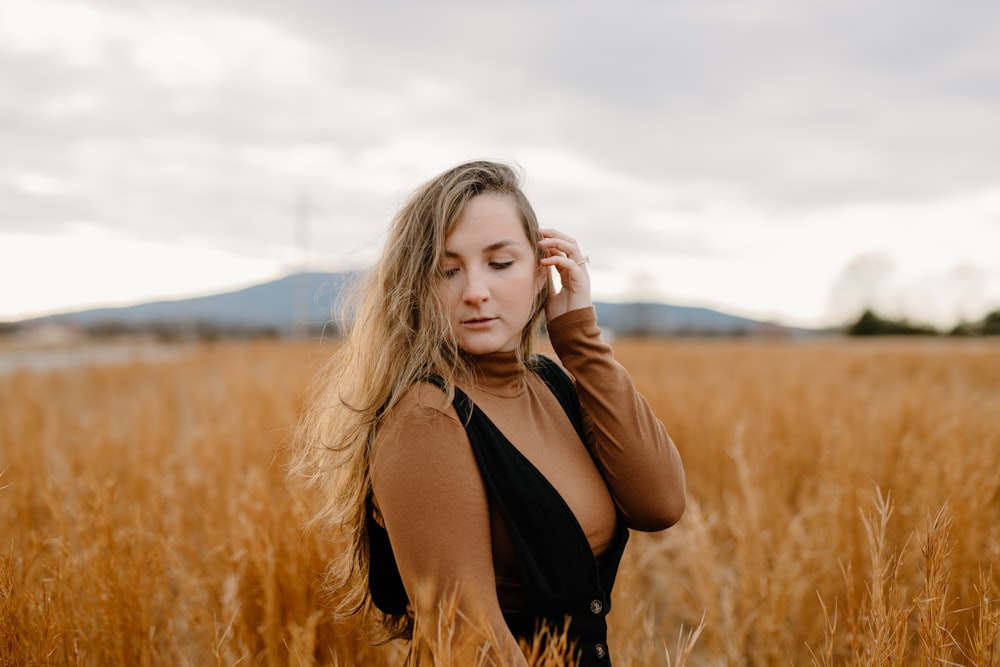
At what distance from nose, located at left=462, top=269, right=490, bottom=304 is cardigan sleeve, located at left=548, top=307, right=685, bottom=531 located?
184 mm

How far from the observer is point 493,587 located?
97 centimetres

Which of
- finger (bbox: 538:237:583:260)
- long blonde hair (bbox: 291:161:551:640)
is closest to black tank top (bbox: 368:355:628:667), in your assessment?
long blonde hair (bbox: 291:161:551:640)

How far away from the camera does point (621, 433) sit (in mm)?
1145

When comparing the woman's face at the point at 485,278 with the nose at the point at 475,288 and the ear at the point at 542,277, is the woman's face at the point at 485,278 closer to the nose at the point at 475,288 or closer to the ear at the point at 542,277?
the nose at the point at 475,288

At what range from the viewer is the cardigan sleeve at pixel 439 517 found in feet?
3.10

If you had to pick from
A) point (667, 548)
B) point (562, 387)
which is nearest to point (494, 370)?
point (562, 387)

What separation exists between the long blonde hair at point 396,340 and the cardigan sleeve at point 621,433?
0.12m

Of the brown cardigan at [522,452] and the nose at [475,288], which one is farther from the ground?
the nose at [475,288]

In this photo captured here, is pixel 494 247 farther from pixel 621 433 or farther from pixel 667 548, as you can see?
pixel 667 548

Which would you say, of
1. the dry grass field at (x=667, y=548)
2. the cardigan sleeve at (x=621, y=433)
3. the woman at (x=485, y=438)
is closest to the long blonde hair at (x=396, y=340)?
the woman at (x=485, y=438)

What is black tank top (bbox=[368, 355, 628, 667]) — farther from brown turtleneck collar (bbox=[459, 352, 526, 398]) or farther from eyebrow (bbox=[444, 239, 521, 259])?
eyebrow (bbox=[444, 239, 521, 259])

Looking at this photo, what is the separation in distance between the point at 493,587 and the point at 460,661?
0.37ft

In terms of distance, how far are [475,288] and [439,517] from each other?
15.4 inches

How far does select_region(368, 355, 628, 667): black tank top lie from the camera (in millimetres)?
1020
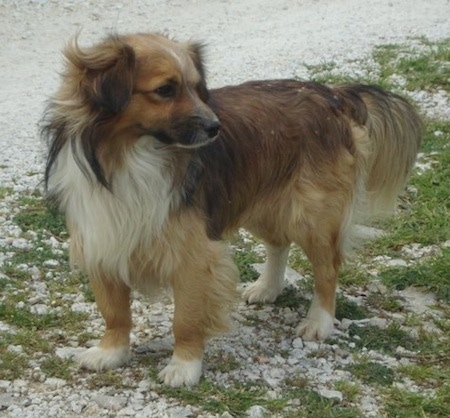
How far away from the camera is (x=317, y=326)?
18.2 ft

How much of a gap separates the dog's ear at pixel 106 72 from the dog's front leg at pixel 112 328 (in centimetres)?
101

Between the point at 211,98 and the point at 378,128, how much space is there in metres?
1.21

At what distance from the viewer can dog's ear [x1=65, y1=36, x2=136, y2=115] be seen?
4352 millimetres

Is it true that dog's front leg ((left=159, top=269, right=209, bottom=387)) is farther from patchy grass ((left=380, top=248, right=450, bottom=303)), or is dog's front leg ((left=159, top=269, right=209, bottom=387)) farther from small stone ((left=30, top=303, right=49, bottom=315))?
patchy grass ((left=380, top=248, right=450, bottom=303))

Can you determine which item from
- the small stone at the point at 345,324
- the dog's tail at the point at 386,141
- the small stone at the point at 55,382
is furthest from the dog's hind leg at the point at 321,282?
the small stone at the point at 55,382

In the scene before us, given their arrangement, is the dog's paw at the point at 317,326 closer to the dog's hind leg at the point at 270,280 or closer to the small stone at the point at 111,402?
the dog's hind leg at the point at 270,280

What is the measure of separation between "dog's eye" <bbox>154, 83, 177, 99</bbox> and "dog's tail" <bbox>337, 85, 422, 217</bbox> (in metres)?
1.63

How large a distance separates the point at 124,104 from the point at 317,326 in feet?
6.18

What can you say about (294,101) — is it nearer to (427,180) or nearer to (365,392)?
(365,392)

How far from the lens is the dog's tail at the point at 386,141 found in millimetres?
5859

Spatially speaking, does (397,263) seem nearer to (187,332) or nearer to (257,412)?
(187,332)

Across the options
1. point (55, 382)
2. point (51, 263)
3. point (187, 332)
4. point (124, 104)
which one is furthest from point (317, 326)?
point (124, 104)

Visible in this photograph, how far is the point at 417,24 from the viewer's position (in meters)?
12.8

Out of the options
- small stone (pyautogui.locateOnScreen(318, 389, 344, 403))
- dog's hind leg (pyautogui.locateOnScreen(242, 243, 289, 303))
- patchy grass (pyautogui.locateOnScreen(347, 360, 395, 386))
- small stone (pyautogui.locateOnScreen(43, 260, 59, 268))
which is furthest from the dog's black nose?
small stone (pyautogui.locateOnScreen(43, 260, 59, 268))
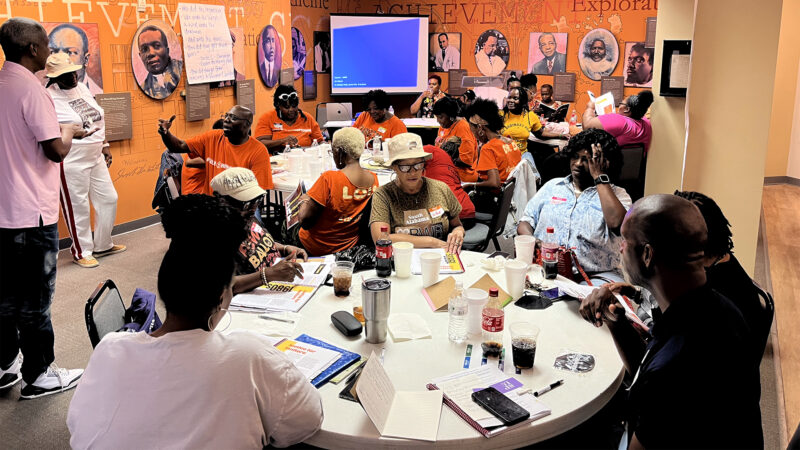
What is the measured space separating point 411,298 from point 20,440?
6.55 feet

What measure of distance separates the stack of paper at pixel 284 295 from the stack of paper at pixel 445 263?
405mm

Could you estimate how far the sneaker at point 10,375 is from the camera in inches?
133

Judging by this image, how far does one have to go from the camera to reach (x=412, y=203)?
3.47 m

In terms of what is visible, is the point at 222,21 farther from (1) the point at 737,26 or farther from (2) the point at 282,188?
(1) the point at 737,26

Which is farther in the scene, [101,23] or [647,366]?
[101,23]

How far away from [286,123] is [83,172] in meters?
2.09

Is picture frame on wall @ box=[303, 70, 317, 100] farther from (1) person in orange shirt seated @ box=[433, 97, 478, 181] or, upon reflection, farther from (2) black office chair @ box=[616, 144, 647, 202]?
(2) black office chair @ box=[616, 144, 647, 202]

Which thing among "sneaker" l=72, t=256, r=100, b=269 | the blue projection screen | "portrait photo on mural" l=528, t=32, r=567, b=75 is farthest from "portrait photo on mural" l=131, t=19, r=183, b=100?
"portrait photo on mural" l=528, t=32, r=567, b=75

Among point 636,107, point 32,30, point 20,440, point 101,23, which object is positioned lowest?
point 20,440

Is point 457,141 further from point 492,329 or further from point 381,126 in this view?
point 492,329

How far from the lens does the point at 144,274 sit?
204 inches

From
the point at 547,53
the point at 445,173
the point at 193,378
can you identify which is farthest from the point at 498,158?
the point at 547,53

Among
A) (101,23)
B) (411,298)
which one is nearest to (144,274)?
(101,23)

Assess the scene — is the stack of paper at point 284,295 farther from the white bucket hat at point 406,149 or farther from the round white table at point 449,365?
the white bucket hat at point 406,149
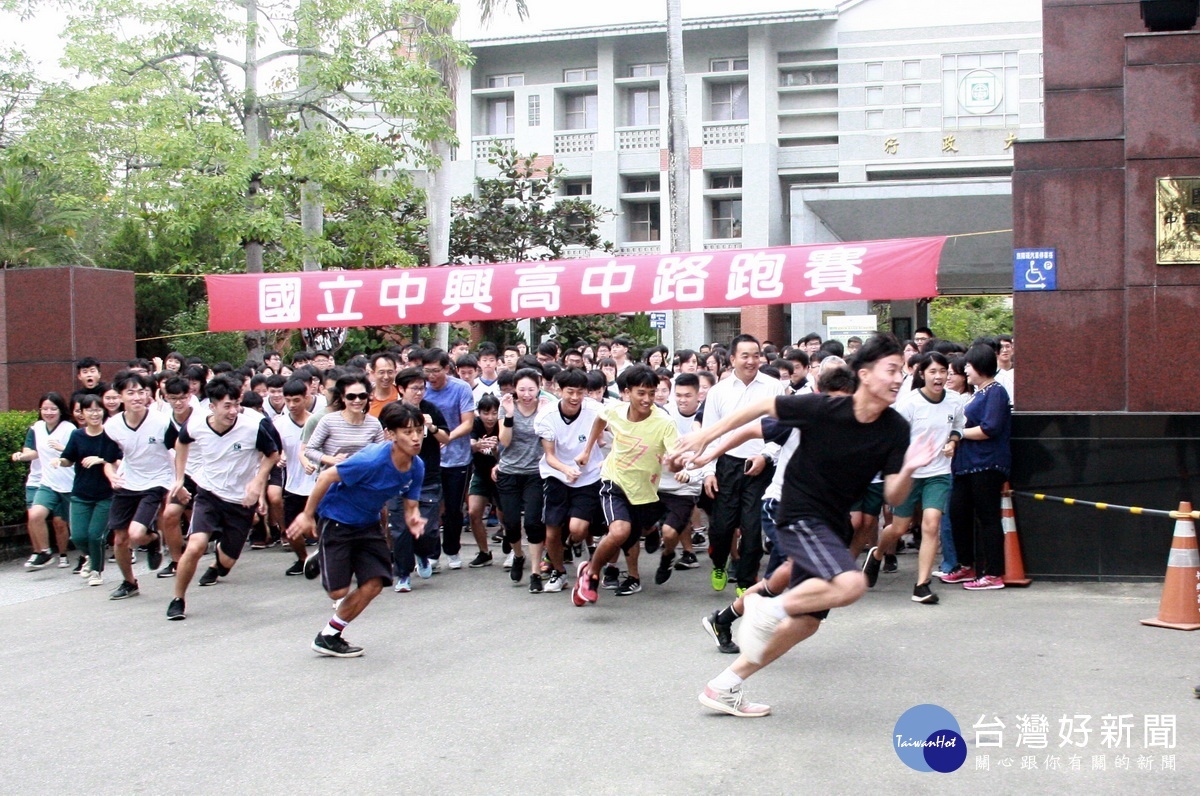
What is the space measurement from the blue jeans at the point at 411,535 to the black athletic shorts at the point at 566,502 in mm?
1038

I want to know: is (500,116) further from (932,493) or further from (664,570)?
(932,493)

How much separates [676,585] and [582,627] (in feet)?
5.76

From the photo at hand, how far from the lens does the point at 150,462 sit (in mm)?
9633

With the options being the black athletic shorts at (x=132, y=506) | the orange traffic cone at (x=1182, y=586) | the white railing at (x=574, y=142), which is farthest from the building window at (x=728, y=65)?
the orange traffic cone at (x=1182, y=586)

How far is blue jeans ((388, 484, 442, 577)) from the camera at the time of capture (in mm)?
9508

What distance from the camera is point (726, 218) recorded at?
34.8 m

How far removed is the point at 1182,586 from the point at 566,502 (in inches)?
173

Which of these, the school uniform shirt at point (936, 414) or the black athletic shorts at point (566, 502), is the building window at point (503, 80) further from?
the school uniform shirt at point (936, 414)

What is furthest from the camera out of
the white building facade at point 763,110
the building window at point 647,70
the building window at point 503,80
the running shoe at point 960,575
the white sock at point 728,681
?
the building window at point 503,80

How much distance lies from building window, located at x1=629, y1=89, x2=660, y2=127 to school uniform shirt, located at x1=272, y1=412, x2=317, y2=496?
2548 cm

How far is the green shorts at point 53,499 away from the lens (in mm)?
11016

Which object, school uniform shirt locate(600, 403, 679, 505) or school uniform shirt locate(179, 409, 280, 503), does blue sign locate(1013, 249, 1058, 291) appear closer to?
school uniform shirt locate(600, 403, 679, 505)

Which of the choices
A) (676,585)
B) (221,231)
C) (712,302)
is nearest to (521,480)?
(676,585)

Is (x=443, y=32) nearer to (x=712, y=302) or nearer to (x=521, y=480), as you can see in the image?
(x=712, y=302)
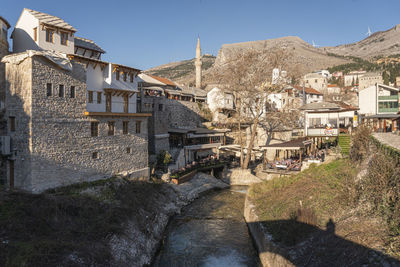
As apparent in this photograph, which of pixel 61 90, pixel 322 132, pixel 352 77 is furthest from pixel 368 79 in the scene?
pixel 61 90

----

Goal of the exercise:
Turn the lines starting at the one containing "As apparent in" and ending at the end of the records into a Markdown table with columns Row and Line, leaving out blank lines.

Task solution:
| Row | Line |
|---|---|
| 1 | As apparent in this photograph, which of pixel 61 90, pixel 322 132, pixel 352 77 is furthest from pixel 368 79 in the scene? |
| 2 | pixel 61 90 |